The sphingomyelinase inhibition experiments begin to address mechanisms underlying the biogenesis of miRNA export into exosomes. In contrast to the statement by the reviewers, miR-10b is actually more abundant than miR-100 or miR-320 so levels do not appear to determine whether a miRNA is sphingomyelinase dependent or not. Overall, our findings are less about abundance and more about biogenesis and export of miRNA from cells. Controversy remains as to the varying roles of ESCRTs versus ceramide so it was important for us to demonstrate what we observe with our cells. As summarized in the Discussion, it seems that cell context is important and unifying conclusions are not yet possible for ceramide dependence.

6A) High-Throughput Sequencing Data. How were the data normalized? How was the normalization procedure validated? Best practice is to select the normalization method that produces the greatest congruence among otherwise identical biologically independent replicates.

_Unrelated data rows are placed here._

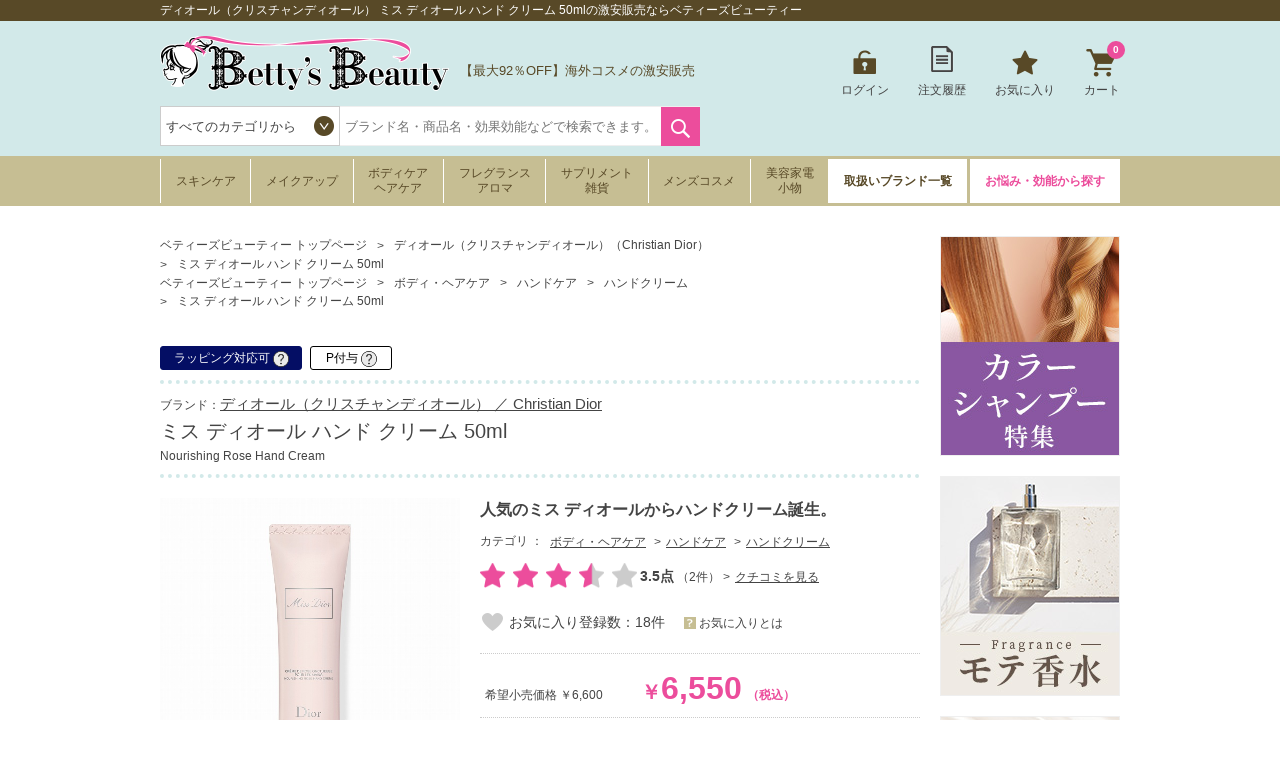

--- FILE ---
content_type: application/javascript
request_url: https://www.bettysbeauty.jp/Scripts/itemScheduled.js
body_size: 2429
content:
var APPEC = APPEC || {};
APPEC.module = APPEC.module || {};
APPEC.module.item = APPEC.module.item || {};
APPEC.module.item.item_scheduled = APPEC.module.item.item_scheduled || {
    callData: function () {
        $.ajax({
            type: 'GET',
            url: '/Api/Item/ItemScheduled/' + APPEC.module.item.item_scheduled.store.props.hkItemCd,
            dataType: 'json',
            cache: false
        }).done(function (data, textStatus, jqXHR) {
            APPEC.module.item.item_scheduled.store.item = data;
            APPEC.module.item.item_scheduled.convertRenderData();
            APPEC.module.item.item_scheduled.render();
        });
    },
    store: {
        props: {
            load: false,
            intersectionObserver: null,
            hkItemCd: ''
        },
        item: null,
        renderItem: null,
    },
    convertRenderData: function()
    {
        var item = null;
        if (APPEC.module.item.item_scheduled.store.item != null) {
            var data = APPEC.module.item.item_scheduled.store.item;
            item = {
                scheduled: data.ScheduledStirng
            };
        }

        APPEC.module.item.item_scheduled.store.renderItems = item;

    },
    render: function()
    {
        var tmpl = $.templates("#itemScheduledTmpl");
        var html = tmpl.render(APPEC.module.item.item_scheduled.store.renderItems);
        $('#itemScheduledSection')
            .append(html)
        ;
    }
};

window.addEventListener('load', function () {
    if ('IntersectionObserver' in window) {
        var options = {
            rootMargin: "20px 0px"
        };

        var callbackObserver = function (e) {
            if (e[0].isIntersecting === false) {
                return;
            }

            var props = APPEC.module.item.item_scheduled.store.props;
            if (props.intersectionObserver != null) {
                var element = document.getElementById('itemScheduledSection');
                props.intersectionObserver.unobserve(element);
                props.intersectionObserver = null;
            }

            APPEC.module.item.item_scheduled.callData();
        };

        var props = APPEC.module.item.item_scheduled.store.props;
        props.intersectionObserver = new IntersectionObserver(callbackObserver, options);

        var element = document.getElementById('itemScheduledSection');
        props.intersectionObserver.observe(element);

    } else {
        APPEC.module.item.item_scheduled.callData();
    }
});


--- FILE ---
content_type: text/javascript;charset=UTF-8
request_url: https://log1.mobylog.jp/msb.php?ktr_site=500366&ktr_atime=1769817953423
body_size: 61
content:
__getSessionValue({"sid":"b8660bf1fb38f3a3cd43a1028ab641b1"})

The data were normalized using the DESeq package, in which the effective library size (i.e. size factor) for each sample is estimated using the function “estimateSizeFactors”. Dillies et al. (2013) evaluated several normalization methods based on real and simulated data sets (Dillies et al. Briefings in Bioinformatics 14.6 (2013): 671-683). Similar performance was observed for the DESeq normalization method and the TMM method, and both of them outperformed other methods.

6B) Extending miRNA sequences {plus minus} 2 nt “to accommodate inaccurate processing of precursor miRNAs” would be a great idea if miRBase were always right; but miRBase is often wrong. It would be better to use the sequence of the most abundant isoform of the miRNA as the “accurately” processed form and to pool reads for all isoforms with the same 5′ end (i.e., the same seed sequence).

For each miRNA with a read count greater than 100, we compared the position of the most abundant isoform to the annotated position in miRBase. As shown in Author response table 1, consistency was found for around 75% of the miRNAs in all samples. Moreover, we compared miRNA counts based on miRBase annotations and positions of the most abundant reads, both with the +/- 2 strategy. As shown in Author response table 2, about 80% of the miRNAs had exactly the same counts and only about 5% of the miRNAs showed a difference of more than 10%. Based on these results, we decided to keep the miRBase-based counting results.

6C) Whenever read data is presented, species data should be presented in parallel. For example, the data in Figure 1 would have a very different meaning if most of the “repeat” sequences were from just a few species, rather than a diverse set of RNAs.

A count table for miRNAs is included in . Portions of reads from different repeat families are shown in Figure 1C. A count table of the repeat families is also included in Supplementary file 1B.